▶ **Written problem**
Can you echo the listing below word for word, from the first line to the last?

[begin Information provided]

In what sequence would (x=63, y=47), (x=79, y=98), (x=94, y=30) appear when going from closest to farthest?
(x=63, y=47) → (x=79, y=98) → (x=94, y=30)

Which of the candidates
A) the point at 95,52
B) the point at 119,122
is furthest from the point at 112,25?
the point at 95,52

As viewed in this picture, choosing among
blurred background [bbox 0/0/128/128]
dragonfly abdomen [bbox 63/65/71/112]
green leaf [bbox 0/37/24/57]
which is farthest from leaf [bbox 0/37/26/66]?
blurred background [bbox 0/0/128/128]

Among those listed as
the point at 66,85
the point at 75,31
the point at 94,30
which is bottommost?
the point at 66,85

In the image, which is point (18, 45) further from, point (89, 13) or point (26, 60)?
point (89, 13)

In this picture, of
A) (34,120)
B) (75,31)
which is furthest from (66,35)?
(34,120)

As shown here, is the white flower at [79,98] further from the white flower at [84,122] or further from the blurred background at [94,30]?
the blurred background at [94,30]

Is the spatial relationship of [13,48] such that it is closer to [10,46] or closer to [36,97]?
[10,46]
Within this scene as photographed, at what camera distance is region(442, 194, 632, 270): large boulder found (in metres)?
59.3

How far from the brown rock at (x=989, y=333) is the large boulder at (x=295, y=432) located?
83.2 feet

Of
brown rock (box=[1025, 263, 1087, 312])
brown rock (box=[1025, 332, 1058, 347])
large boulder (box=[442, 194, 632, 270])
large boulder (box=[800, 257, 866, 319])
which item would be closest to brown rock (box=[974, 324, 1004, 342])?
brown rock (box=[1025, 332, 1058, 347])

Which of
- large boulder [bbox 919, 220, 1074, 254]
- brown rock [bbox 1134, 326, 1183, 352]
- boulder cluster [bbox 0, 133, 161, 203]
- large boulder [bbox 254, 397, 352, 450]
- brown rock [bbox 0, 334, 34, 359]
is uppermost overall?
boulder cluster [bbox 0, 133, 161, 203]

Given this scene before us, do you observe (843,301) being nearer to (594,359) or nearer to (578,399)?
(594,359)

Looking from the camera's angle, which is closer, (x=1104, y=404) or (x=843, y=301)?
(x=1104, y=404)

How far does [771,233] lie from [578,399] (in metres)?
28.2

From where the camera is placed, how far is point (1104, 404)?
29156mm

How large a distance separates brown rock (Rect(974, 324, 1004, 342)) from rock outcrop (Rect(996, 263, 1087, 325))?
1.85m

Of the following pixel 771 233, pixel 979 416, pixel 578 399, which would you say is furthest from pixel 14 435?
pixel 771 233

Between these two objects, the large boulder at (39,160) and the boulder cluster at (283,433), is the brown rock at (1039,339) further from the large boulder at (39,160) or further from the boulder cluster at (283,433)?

[end Information provided]

▶ **Exercise result**
In what sequence would (x=63, y=47), (x=79, y=98), (x=94, y=30) appear when going from closest to farthest?
(x=63, y=47) → (x=79, y=98) → (x=94, y=30)

Which of the candidates
A) the point at 95,52
B) the point at 119,122
is furthest from the point at 112,25?
the point at 95,52

As viewed in this picture, choosing among
blurred background [bbox 0/0/128/128]
dragonfly abdomen [bbox 63/65/71/112]
green leaf [bbox 0/37/24/57]
which is farthest from leaf [bbox 0/37/26/66]?
blurred background [bbox 0/0/128/128]

Among those listed as
the point at 66,85
the point at 75,31
the point at 94,30
which is bottommost?
the point at 66,85

In the image, which is point (18, 45) further from, point (89, 13) or point (26, 60)?
point (89, 13)

In this picture, of
A) (34,120)
B) (75,31)
which is furthest from (66,35)?
(34,120)

As shown here, is the white flower at [79,98] further from the white flower at [84,122] or further from the blurred background at [94,30]?
the blurred background at [94,30]

Is the spatial relationship of [13,48] such that it is closer to [10,46] or closer to [36,97]?
[10,46]
Within this scene as photographed, at what camera distance is region(442, 194, 632, 270): large boulder found (in metres)?
59.3

How far from the brown rock at (x=989, y=333) is the large boulder at (x=295, y=432) located?
83.2 feet

Of
brown rock (box=[1025, 263, 1087, 312])
brown rock (box=[1025, 332, 1058, 347])
large boulder (box=[442, 194, 632, 270])
large boulder (box=[800, 257, 866, 319])
which item would be closest to brown rock (box=[974, 324, 1004, 342])?
brown rock (box=[1025, 332, 1058, 347])

Which of
- large boulder [bbox 919, 220, 1074, 254]
- brown rock [bbox 1134, 326, 1183, 352]
- boulder cluster [bbox 0, 133, 161, 203]
- large boulder [bbox 254, 397, 352, 450]
- brown rock [bbox 0, 334, 34, 359]
is uppermost overall?
boulder cluster [bbox 0, 133, 161, 203]

Given this scene before us, do you observe (843,301) being nearer to (594,359) or nearer to (578,399)?
(594,359)

Looking from the camera's angle, which is closer, (x=1104, y=404) or (x=843, y=301)?
(x=1104, y=404)

How far does [771,233] lie from [578,399] (in metres)?
28.2

From where the camera is placed, how far is point (1104, 404)?
29156mm

How large a distance separates brown rock (Rect(974, 324, 1004, 342)) from rock outcrop (Rect(996, 263, 1087, 325))?
1.85m

Of the following pixel 771 233, pixel 979 416, pixel 578 399, which would you say is furthest from pixel 14 435?
pixel 771 233

Between these two objects, the large boulder at (39,160) and the boulder cluster at (283,433), is the brown rock at (1039,339) further from the large boulder at (39,160) or further from the boulder cluster at (283,433)?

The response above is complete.